Q: I’m alone and somewhat lonely, especially since Phoebe, my cat of 16 years, passed away a month ago. I miss her terribly. I have no children, just a couple of nieces I rarely see. My husband passed away a decade ago. I’m 83, but in good health. Is it right for me to adopt a cat at my age? I asked my veterinarian, but he said it was my decision. I would be happy to accept an older cat, because I realize it’s unlikely I would outlive a kitten. I wouldn’t want my new cat to fall on bad times because I passed away. Elizabeth, do you think I would be allowed to adopt?
A: I can imagine how lonely you are! People think we cats enjoy being alone, but we really don’t. We all want a good human companion.
Without question, I think you should adopt another cat. The fact that you are happy to accept an older cat is even more wonderful, as sometimes they are the most difficult to place. While you might be giving up that adorable kitten play, you will be getting wisdom and maturity—two attributes I believe are very important (ahem).
As you are aware, some people will oppose you adopting a pet because of your age. However, I strongly disagree with them. Growing older is no easy game and having a cat to help you through has many benefits, for both you and the cat. Research has proven that pets lower stress and blood pressure. One study even showed that cat owners have a 33 percent lower risk of having a heart attack. Plus, I don’t think you can find a more loving companion than a cat. Loneliness is a horrible thing for human and feline.

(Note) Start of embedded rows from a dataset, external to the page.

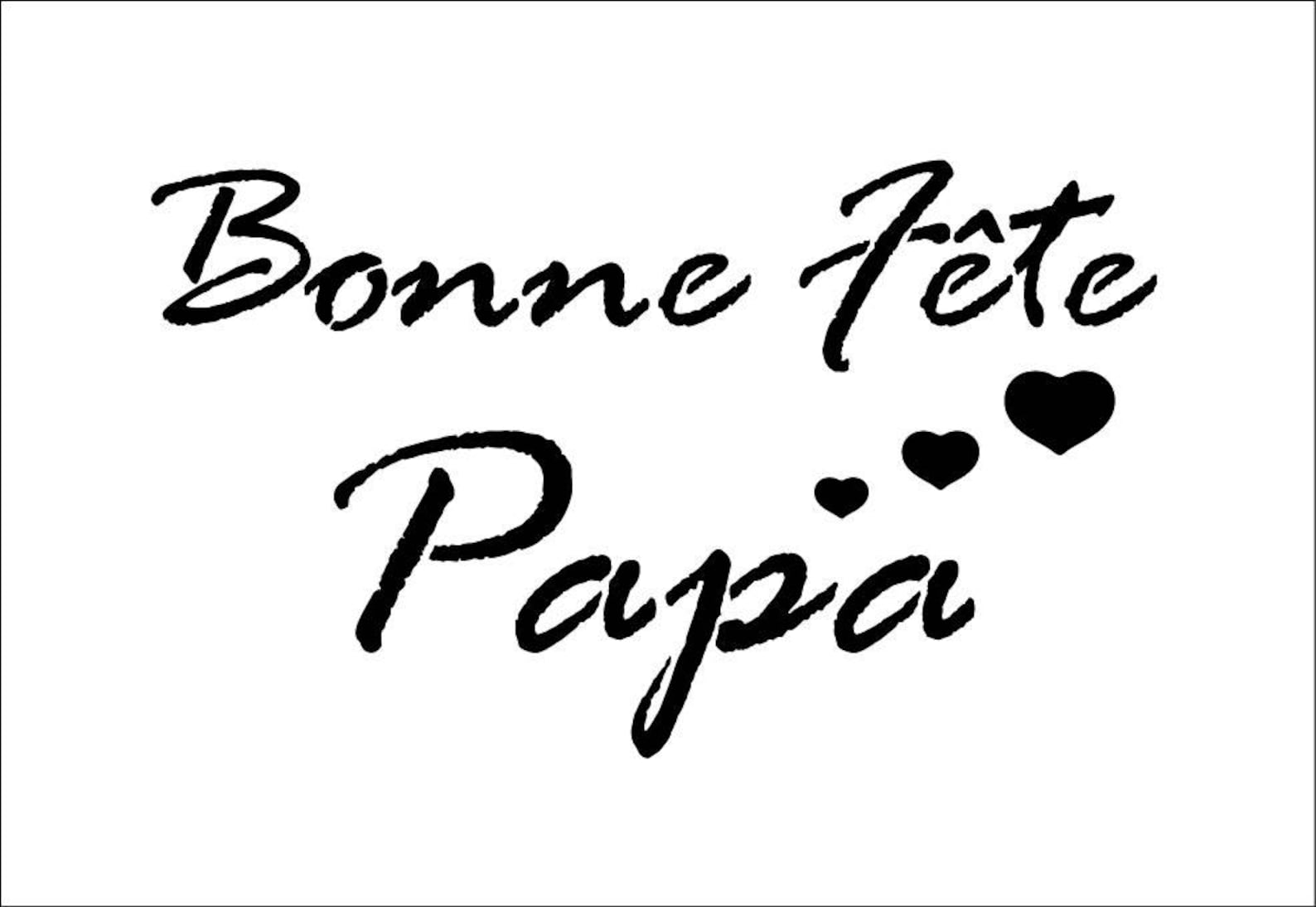 Bonne fête papa. Pochoir fête des pères. Décoration fête des pères (ref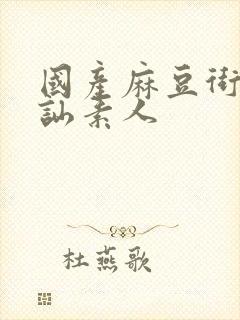 国产麻豆街头搭讪素人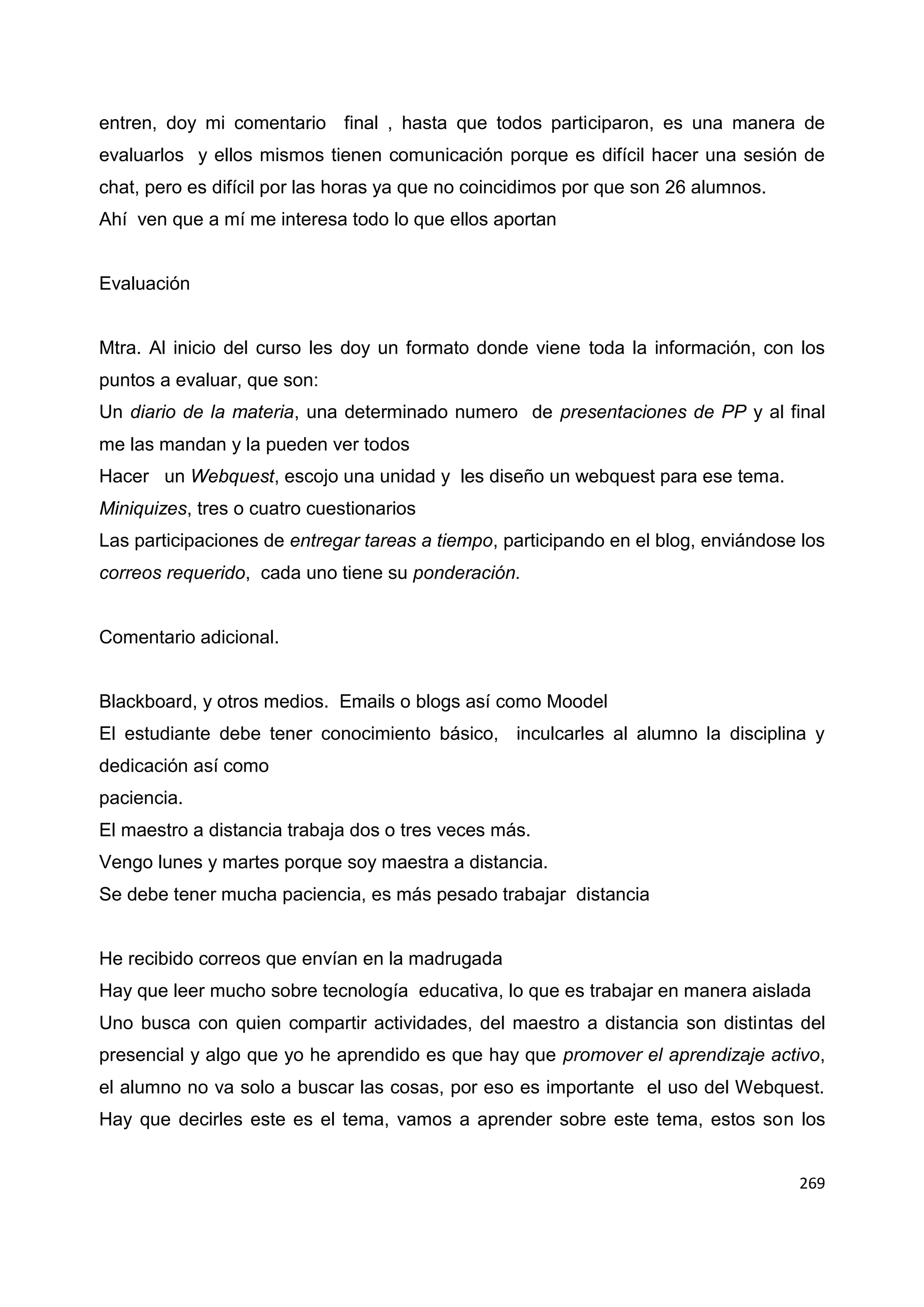 269
entren, doy mi comentario final , hasta que todos participaron, es una manera de
evaluarlos y ellos mismos tienen comunicación porque es difícil hacer una sesión de
chat, pero es difícil por las horas ya que no coincidimos por que son 26 alumnos.
Ahí ven que a mí me interesa todo lo que ellos aportan
Evaluación
Mtra. Al inicio del curso les doy un formato donde viene toda la información, con los
puntos a evaluar, que son:
Un diario de la materia, una determinado numero de presentaciones de PP y al final
me las mandan y la pueden ver todos
Hacer un Webquest, escojo una unidad y les diseño un webquest para ese tema.
Miniquizes, tres o cuatro cuestionarios
Las participaciones de entregar tareas a tiempo, participando en el blog, enviándose los
correos requerido, cada uno tiene su ponderación.
Comentario adicional.
Blackboard, y otros medios. Emails o blogs así como Moodel
El estudiante debe tener conocimiento básico, inculcarles al alumno la disciplina y
dedicación así como
paciencia.
El maestro a distancia trabaja dos o tres veces más.
Vengo lunes y martes porque soy maestra a distancia.
Se debe tener mucha paciencia, es más pesado trabajar distancia
He recibido correos que envían en la madrugada
Hay que leer mucho sobre tecnología educativa, lo que es trabajar en manera aislada
Uno busca con quien compartir actividades, del maestro a distancia son distintas del
presencial y algo que yo he aprendido es que hay que promover el aprendizaje activo,
el alumno no va solo a buscar las cosas, por eso es importante el uso del Webquest.
Hay que decirles este es el tema, vamos a aprender sobre este tema, estos son los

Shelters do want to ensure they’re placing cats in good forever homes, so they may have some requirements. Of course, you will have to show that you are mentally, physically, and financially able to take proper care of your cat, including food and veterinary care. A letter from Phoebe’s veterinarian might be helpful.
The shelter may want to know if you can drive to get food and care or if you have someone who is ready to help you with these tasks on a regular basis. Please don’t take offense at their questions; remember that they are interested in the welfare of the cat you adopt.
You may be asked to show that if something happens to you—whether it’s your time to pass or a temporary incapacitating illness—there is someone who will take your cat and care for her. The staff may require an in-home visit and/or statement from the person who will be your backup.
As long as you have a contingency plan—whether a legal pet trust, which is available in some states, or a friend who will promise the shelter he or she will step in for you—you likely will not have any trouble adopting a cat. The shelter staff already knows the cats they have available, and they will interview you to help narrow down your choices to find your new feline friend.
While these requirements may seem intrusive or unnecessary, the shelter wants to be absolutely certain the cat doesn’t end up back in the shelter— or worse, injured or killed—because they made a bad decision. This doesn’t sound like you at all; I just want you aware of what you may face.
Maybe you’ll meet a cat who recently lost her owner, just as you lost Phoebe, and the two of you will quickly bond. I am especially partial to our article this month on rehoming a cat. We miss our owners terribly when something happens, but finding a new loving home helps us adjust quickly.